3. Face/Off - I’d Like to Take His Face Off
"No more drugs for that man." Face/Off is a bizarre ‘90s masterpiece that lets two character actors rib one another's personas amidst gunfire. Cage (of course) steals the show, especially when explaining his plan to take "his face … off." It's not just about how Cage prolongs the delivery, but tugs on noses and flaunts wispy hand motions like he's some out-of-mind wizard. The quickdraw into a bathroom mirror is just the cherry on top as Cage steals another scene with his patented brand of larger-than-life acting prowess.
2. Con Air - Put The Bunny Back In The Box
Cameron Poe is an icon of ‘90s action cinema, as a father and husband who thwarts a prison transport escape to see his family again. Cage plays the former U.S. Ranger sporting immaculate Fabio hair with dedication, especially toward his daughter Casey. “Put the bunny back in the box” shouldn’t land with such intimidation, yet it’s one of the most cold-blooded line deliveries in the entire film. Cage’s face. The enunciation. The way each word strikes before any punches are even thrown.
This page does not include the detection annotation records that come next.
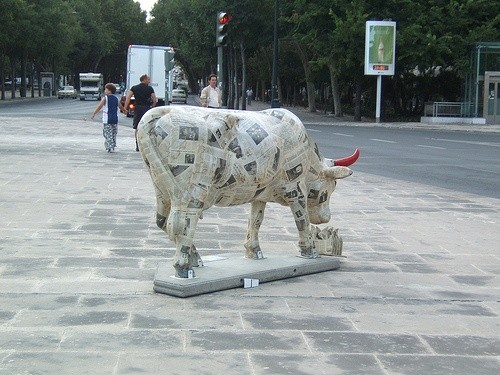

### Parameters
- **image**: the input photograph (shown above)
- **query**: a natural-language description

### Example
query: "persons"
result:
[199,74,222,108]
[246,88,253,105]
[92,84,128,152]
[124,74,156,151]
[179,128,198,140]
We all know the line, we all quote the line, and we’ll all continue doing so because Cage’s most famous works never go out of style.
1. Bringing out the Dead - Cocktail Hour
Cocktail hour in an ambulance ends as you’d presume for two New Your City medics on the night shift. Martin Scorsese’s examination of a burned-out ambulance paramedic presents one of Cage’s best roles as delusions haunt a man who looks paler than his ghosts. This scene sees Cage at his wit’s end, demanding alcohol at six in the morning while speeding through Manhattan. A first responder slurps gin before another call because he can’t stomach the next injured victim. Cage finds the loneliest portrayal of a broken man yet still brings his trademark energy, cackling loudly as he hoists himself from the overturned ambulance.